According to Newton County Sheriff, Don Hartman Sr., random house to house searches are now possible and could be helpful following the Barnes v. STATE of INDIANA Supreme Court ruling issued on May 12th, 2011. When asked three separate times due to the astounding callousness as it relates to trampling the inherent natural rights of Americans, he emphatically indicated that he would use random house to house checks, adding he felt people will welcome random searches if it means capturing a criminal.” 

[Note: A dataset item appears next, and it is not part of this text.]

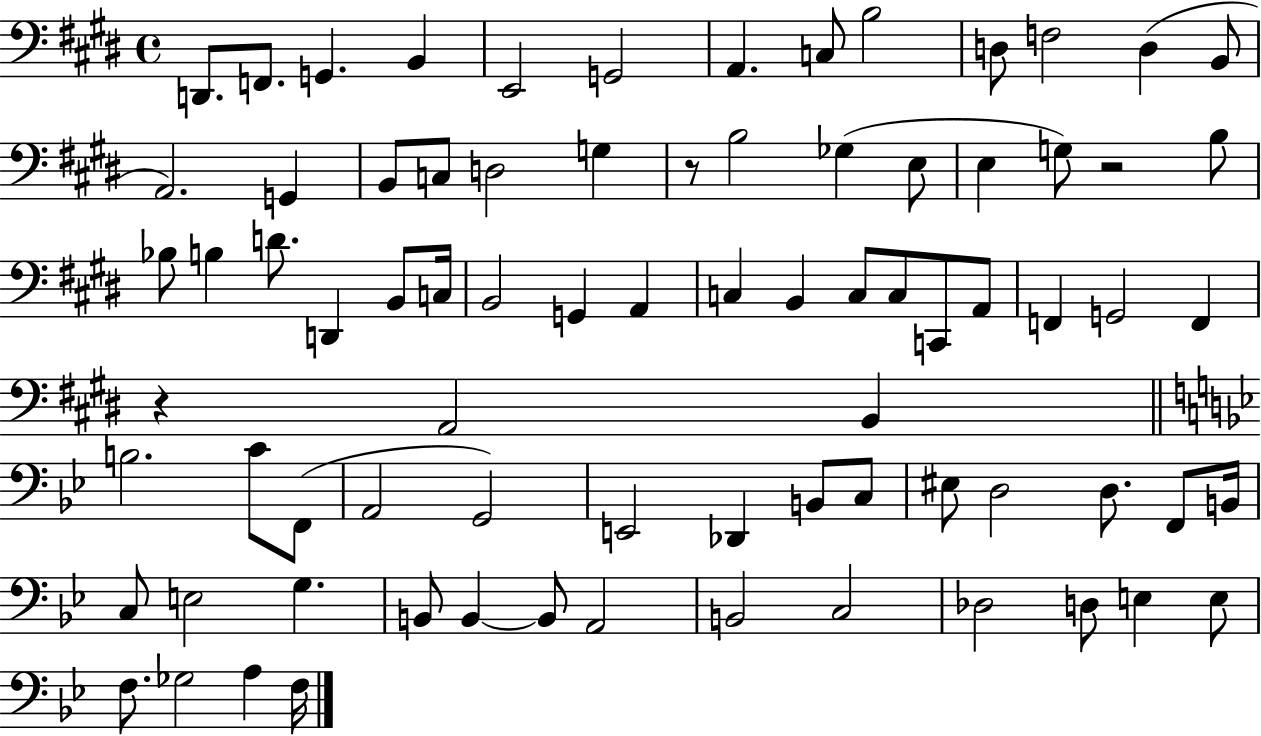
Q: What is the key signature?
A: E major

Sheriff Hartman has cried foul on this quote and issued a statement on the Newton County Sheriff's web site

On May 16, 2011, I was contacted by a reporter of an internet radio station.  Her question
concerned a recent Indiana Supreme Court decision, allowing police officers to make random
warrantless searches.  I advised her that I was not clear on that particular ruling; she
then asked how the Sheriff’s Office conducted searches of residences.  I informed her that
searches were only conducted with a warrant, probable cause or when an officer is in hot
pursuit.  When questioned about the Supreme Court ruling, I advised her that as police
officers, we enforce those laws set forth by our legislative branch.  This reporter then
asked about the violation of Constitutional Rights.  This State Supreme Court ruling in my
opinion cannot override our U.S. Constitutional Rights and I’m sure this state ruling will
be revisited.

When I was asked about my thoughts on random searches and how people would react, I gave
her the scenario of looking for a criminal or escapee.  I advised her that if people were aware
of this situation, they would gladly let you search a detached garage, outbuilding, etc., if
it meant keeping them safe, but this would only be after securing permission.

This court ruling is just open for lawsuits if a police officer would attempt a random search
without due cause.  Somewhere in this conversation things were definitely taken out of context.
I'm now quoted as saying the Sheriff's Office will be conducting random house to house searches.

I want the citizens of Newton County to rest assured that no member of the Newton County
Sheriff’s Office will enter the property of another person without first having a warrant or
probable cause to do so.  I strongly stand behind my oath to uphold the Constitution of the
United States of America, as well as that of the State of Indiana.


Sheriff Donald E. Hartman, Sr.

 Actual court document here


Regardless the sooner this is challenged the better.